Render every line of the items below as a JSON list of strings, one string per line, skipping blank lines. Omit the pictures.

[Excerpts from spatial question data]
* * *

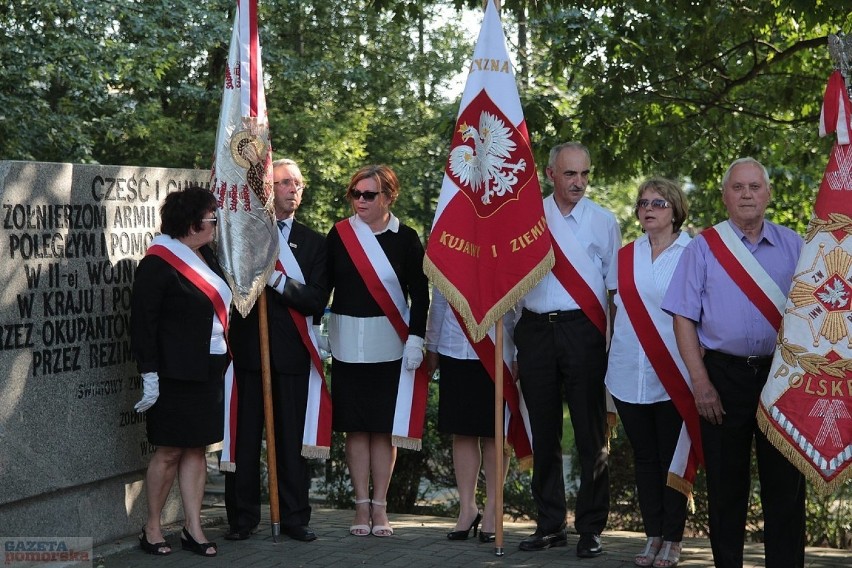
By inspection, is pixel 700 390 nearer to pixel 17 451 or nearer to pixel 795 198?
pixel 17 451

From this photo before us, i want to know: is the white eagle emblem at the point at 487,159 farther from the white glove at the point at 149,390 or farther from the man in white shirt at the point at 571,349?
the white glove at the point at 149,390

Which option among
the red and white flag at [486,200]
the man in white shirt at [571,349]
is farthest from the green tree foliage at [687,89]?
the man in white shirt at [571,349]

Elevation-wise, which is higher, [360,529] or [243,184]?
[243,184]

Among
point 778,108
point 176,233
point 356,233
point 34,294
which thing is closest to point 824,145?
point 778,108

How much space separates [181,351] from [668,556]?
2.73 metres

* * *

→ **FINISHED EXERCISE**
[
  "By inspection, is pixel 700 390 nearer to pixel 17 451 or nearer to pixel 795 198?",
  "pixel 17 451",
  "From this photo before us, i want to know: is the white eagle emblem at the point at 487,159 farther from the white glove at the point at 149,390 or farther from the man in white shirt at the point at 571,349?",
  "the white glove at the point at 149,390",
  "Which option among",
  "the red and white flag at [486,200]",
  "the man in white shirt at [571,349]",
  "is farthest from the green tree foliage at [687,89]?",
  "the man in white shirt at [571,349]",
  "Elevation-wise, which is higher, [360,529] or [243,184]?",
  "[243,184]",
  "Among",
  "point 778,108",
  "point 176,233",
  "point 356,233",
  "point 34,294",
  "which thing is closest to point 824,145?",
  "point 778,108",
  "How much space separates [181,351] from [668,556]?",
  "2.73 metres"
]